Les ministres français demandent à la Commission européenne de sanctionner le géant du commerce électronique Shein pour avoir autorisé la vente d'articles illégaux sur son site web, notamment une "poupée sexuelle enfantine" qui a déclenché un scandale national.
La commissaire européenne chargée des technologies, Henna Virkkunen, rencontrera les ministres français jeudi, après que les autorités françaises ont demandé à la Commission d'enquêter et de sanctionner le géant du commerce électronique Shein pour avoir permis la vente d'une "poupée sexuelle ressemblant à un enfant" sur sa plateforme.
"La discussion d'aujourd'hui alimentera les prochaines étapes potentielles du côté de l'UE", a déclaré Thomas Regnier, porte-parole de la Commission pour les affaires numériques, aux journalistes. Shein a été fondée en Chine, mais son siège social se trouve désormais à Singapour.
Les autorités françaises exigent une action rapide au niveau européen, car les contenus vendus sur le site sont disponibles à l'achat dans l'ensemble du marché unique, et pas seulement en France. En outre, les caractéristiques enfantines de la poupée ont suscité un tollé national concernant l'absence de contrôle des normes applicables aux sites web susceptibles d'être utilisés par des criminels et des pédophiles.
"Compte tenu des risques systémiques posés par de tels comportements et des préoccupations légitimes qu'ils suscitent parmi les citoyens européens, l'Union européenne doit apporter des réponses fermes à toute défaillance ou infraction qui pourrait être identifiée à la suite d'une telle enquête", écrivent-ils.
Jeudi, les autorités françaises ont avoir lancé un contrôle massif des produits Shein à l'aéroport de Roissy Charles de Gaulles. Selon la ministre Ministre de l'Action et des Comptes publics, Amélie de Montchalin, 200 000 colis, l'équivalent de 24 heures d'envois de colis seront contrôlés.
"Les premiers constats font apparaître des produits non conformes et illicites", notamment des produits cosmétiques non autorisés, des jouets dangereux pour les enfants, des contrefaçons ou des appareils d’électroménager défaillants, a précisé la ministre dans un post sur X.
Pour le gouvernement français, l'objectif est clair : pouvoir nourrir les enquêtes qu'il a ouvertes contre la plateforme.
Thomas Regnier, porte-parole de l'UE, a déclaré que la Commission "prend note" des décisions prises en France.
"Elles sont basées sur le droit national français, mais elles renforcent les inquiétudes que nous avons déjà exprimées à Shein", a déclaré le porte-parole.

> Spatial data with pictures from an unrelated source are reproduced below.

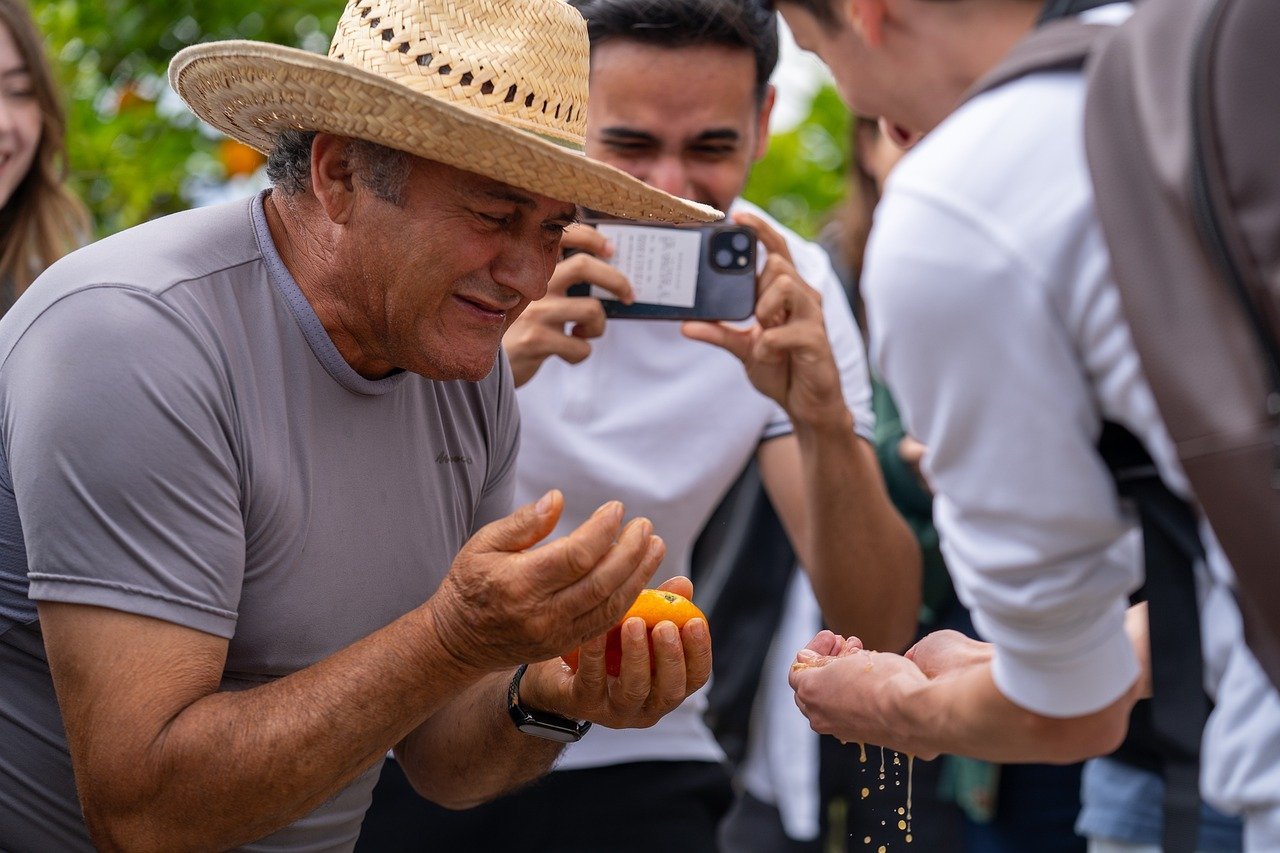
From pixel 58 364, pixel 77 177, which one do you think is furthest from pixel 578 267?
Result: pixel 77 177

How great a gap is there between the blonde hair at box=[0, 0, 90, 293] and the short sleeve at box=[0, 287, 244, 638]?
5.15 feet

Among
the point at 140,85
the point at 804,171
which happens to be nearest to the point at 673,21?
the point at 140,85

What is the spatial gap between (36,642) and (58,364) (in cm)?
45

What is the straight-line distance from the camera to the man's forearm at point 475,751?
248cm

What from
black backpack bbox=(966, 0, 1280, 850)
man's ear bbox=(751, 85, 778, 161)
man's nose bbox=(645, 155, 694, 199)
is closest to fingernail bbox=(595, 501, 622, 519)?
black backpack bbox=(966, 0, 1280, 850)

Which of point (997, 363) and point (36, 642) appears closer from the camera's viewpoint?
point (997, 363)

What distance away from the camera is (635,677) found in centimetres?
218

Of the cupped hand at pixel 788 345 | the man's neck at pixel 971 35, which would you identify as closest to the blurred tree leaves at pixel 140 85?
the cupped hand at pixel 788 345

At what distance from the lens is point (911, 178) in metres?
1.40

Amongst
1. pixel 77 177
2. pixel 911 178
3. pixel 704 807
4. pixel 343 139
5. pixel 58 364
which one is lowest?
pixel 704 807

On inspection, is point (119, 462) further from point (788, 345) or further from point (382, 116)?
point (788, 345)

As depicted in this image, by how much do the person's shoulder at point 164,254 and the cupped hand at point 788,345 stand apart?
966mm

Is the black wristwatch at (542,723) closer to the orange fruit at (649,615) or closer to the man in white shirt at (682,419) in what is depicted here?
the orange fruit at (649,615)

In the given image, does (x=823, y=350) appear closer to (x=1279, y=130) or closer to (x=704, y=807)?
(x=704, y=807)
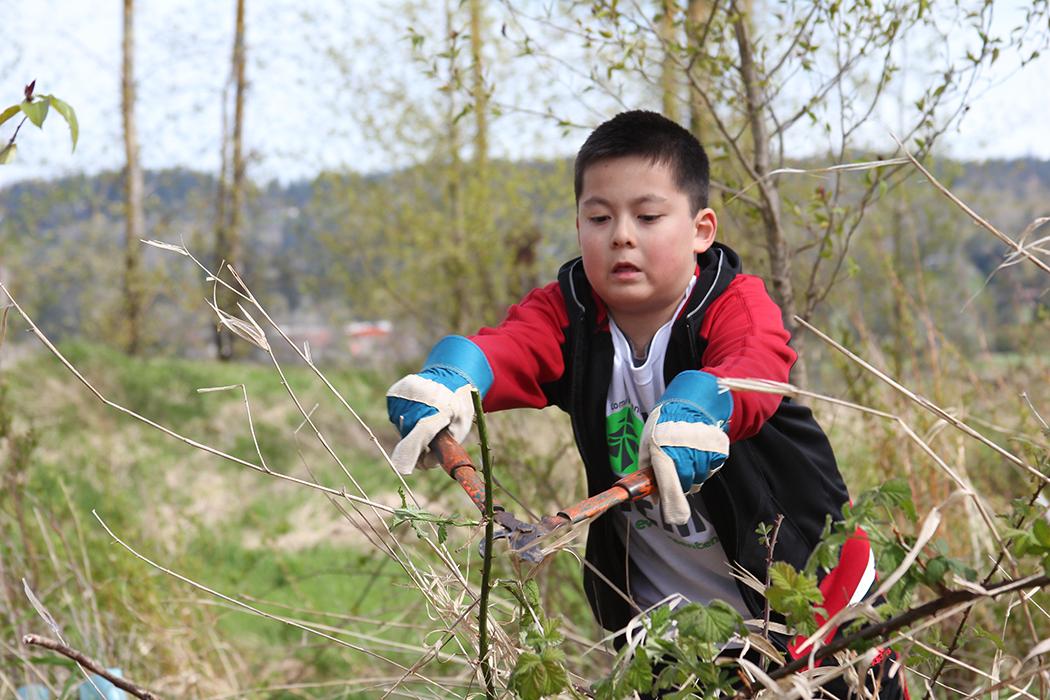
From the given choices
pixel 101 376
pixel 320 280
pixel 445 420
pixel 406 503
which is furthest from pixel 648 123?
pixel 320 280

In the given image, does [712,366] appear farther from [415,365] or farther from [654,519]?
[415,365]

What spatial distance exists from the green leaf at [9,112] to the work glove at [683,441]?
100cm

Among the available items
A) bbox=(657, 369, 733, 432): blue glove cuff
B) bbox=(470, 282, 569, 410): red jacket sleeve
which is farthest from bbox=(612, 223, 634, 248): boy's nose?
bbox=(657, 369, 733, 432): blue glove cuff

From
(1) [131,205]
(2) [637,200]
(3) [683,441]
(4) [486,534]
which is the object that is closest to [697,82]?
(2) [637,200]

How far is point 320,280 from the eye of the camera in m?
11.0

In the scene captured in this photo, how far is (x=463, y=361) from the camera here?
1809mm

"Une plateforme qui autorise des contenus pornographiques ou la vente d'armes ne répond pas aux normes de l'UE", a-t-il ajouté.
La France a déclaré mercredi qu'elle suspendait l'accès à la plateforme en ligne de Shein jusqu'à ce que l'entreprise prouve que son contenu respecte les normes du droit français.
Jean-Noël Barrot, ministre français des Affaires étrangères, a déclaré : "La Commission a lancé certaines enquêtes, elle doit maintenant les accompagner de sanctions".
Les règles relatives aux plateformes en ligne sous les feux de la rampe
En vertu de la législation européenne, la loi sur les services numériques (LSN), qui est devenue pleinement applicable l'année dernière, les plateformes en ligne doivent retirer les contenus et les produits illégaux.
En mai dernier, la Commission a constaté que Shein, connu pour ses prix ultra-bas, se livrait à des pratiques commerciales illégales à l'issue d'une enquête menée en collaboration avec les autorités nationales chargées de la protection des consommateurs. Cette enquête est toujours en cours.
Si la Commission ne constate aucun progrès, l'entreprise pourrait se voir infliger des amendes de plusieurs millions d'euros.
En outre, l'exécutif européen a envoyé des demandes d'information distinctes sur les biens illégaux circulant sur la plateforme, tels que les armes.
Shein conteste ces allégations.
L'entreprise a déclaré en début de semaine qu'elle avait interdit tous les produits de poupées sexuelles et qu'elle avait temporairement retiré sa catégorie de produits pour adultes afin de la réexaminer. Elle a également lancé une enquête pour déterminer comment les inscriptions ont pu contourner ses mesures de filtrage.
En début de semaine, un groupe de 40 membres du Parlement européen représentant un éventail de partis allant des Verts au PPE (centre-droit) a également envoyé une lettre à la Commission pour lui demander d'ouvrir une enquête sur des poupées sexuelles similaires. La lettre citait des sites tels qu'AliExpress et Temu, signalant un problème plus large avec les entreprises en ligne fondées en Chine.
L'appel de la France à prendre des mesures coercitives est intervenu après l'ouverture par Shein de son premier magasin physique à Paris, mercredi, qui a attiré une foule de clients et de manifestants.